Do you put as much effort into hiring first-rate interns as you do managers and other staffers? Maybe you should. That's the argument Joel Spolsky makes in the May issue of Inc. magazine. Spolsky is the founder and CEO of Fog Creek Software in New York City, and a well-known blogger. His Joel on Software blog (here's the link) has been a hub of entrepreneurial conversation online since 2000.
In a guest column this month, Joel argues that for a bootstrapped company like his, it is critical to hire better, faster, smarter software programmers. The problem is, recruiting this top one percent of the profession can be incredibly time-consuming and expensive. The best of the best are already treated really well by their bosses. And when they do decide to make a switch, they typically sound out a few selected industry contacts and are quickly made an offer. In other words, they are rarely on the open market.

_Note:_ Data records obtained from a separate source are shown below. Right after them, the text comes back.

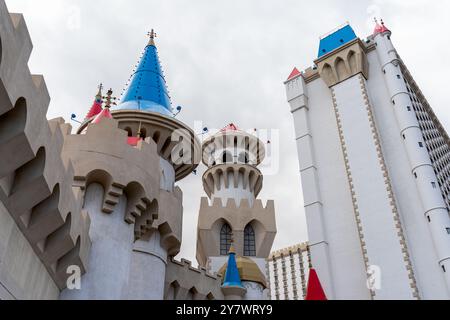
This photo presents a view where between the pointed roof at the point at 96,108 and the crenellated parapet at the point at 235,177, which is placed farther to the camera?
the crenellated parapet at the point at 235,177

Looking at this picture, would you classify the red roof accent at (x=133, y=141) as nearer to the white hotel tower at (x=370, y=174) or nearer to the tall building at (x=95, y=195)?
the tall building at (x=95, y=195)

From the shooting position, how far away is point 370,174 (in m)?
22.8

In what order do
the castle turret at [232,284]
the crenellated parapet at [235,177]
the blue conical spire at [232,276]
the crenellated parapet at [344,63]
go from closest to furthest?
1. the castle turret at [232,284]
2. the blue conical spire at [232,276]
3. the crenellated parapet at [344,63]
4. the crenellated parapet at [235,177]

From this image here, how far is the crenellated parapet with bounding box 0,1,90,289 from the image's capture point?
571 centimetres

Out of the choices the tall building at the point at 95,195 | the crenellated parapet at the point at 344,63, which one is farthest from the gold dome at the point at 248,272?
the crenellated parapet at the point at 344,63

Which leads Joel to college students. Everyone in this category, he points out, is in the job market. None of them are affiliated with an employer and all of them are, to some degree, impressionable. So Joel focuses his recruiting efforts on college kids. You simply won't believe the lengths he goes to to woo fledgling programmers. Joel says that, to some degree, he feels he has to be lavish to keep up with the Joneses in his industry—the likes of Google, Microsoft, and Oracle, who are already going after in a methodical way the best, young programming talent out there.

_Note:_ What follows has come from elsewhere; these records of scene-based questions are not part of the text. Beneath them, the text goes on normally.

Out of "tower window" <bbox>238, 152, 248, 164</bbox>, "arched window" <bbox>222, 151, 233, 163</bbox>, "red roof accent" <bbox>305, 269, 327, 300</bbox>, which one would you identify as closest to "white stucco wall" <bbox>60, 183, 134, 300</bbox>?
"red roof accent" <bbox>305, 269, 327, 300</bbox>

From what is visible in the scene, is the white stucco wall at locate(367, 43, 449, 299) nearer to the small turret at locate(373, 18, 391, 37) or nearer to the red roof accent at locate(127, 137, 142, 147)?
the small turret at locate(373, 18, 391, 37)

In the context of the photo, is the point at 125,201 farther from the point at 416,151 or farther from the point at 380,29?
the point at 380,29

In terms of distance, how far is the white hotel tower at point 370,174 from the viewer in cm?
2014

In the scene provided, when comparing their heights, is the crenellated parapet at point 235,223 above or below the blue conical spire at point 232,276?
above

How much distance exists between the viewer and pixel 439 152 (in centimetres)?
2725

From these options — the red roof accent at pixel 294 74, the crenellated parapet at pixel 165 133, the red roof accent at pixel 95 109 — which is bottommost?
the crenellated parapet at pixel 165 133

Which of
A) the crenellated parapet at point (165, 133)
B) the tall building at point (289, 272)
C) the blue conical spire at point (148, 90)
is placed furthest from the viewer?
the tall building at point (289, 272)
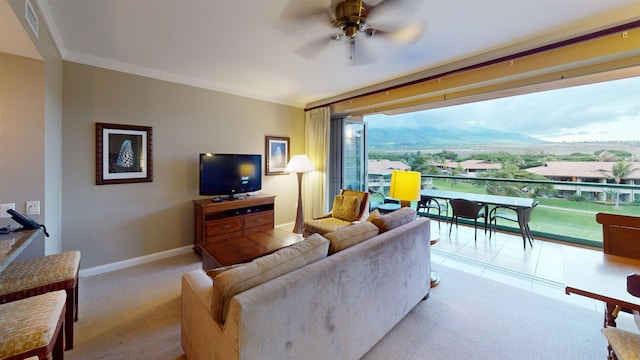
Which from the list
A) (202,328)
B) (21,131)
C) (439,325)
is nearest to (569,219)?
(439,325)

Still, as a one-time intern whose first duty was (literally) to clean cow manure from a pair of cowboy boots (don't ask), I was blown away by the extent of the perqs he offers members of Fog Creek's intern program. Plus, I appreciated the thinking behind the strategy. (Here's the link to the column.)
What do you think? Are interns, in a surprising way, an incredibly crucial hire? If so, do you devote extra resources to finding the best interns? Who is the best intern you've ever had and how did you find them?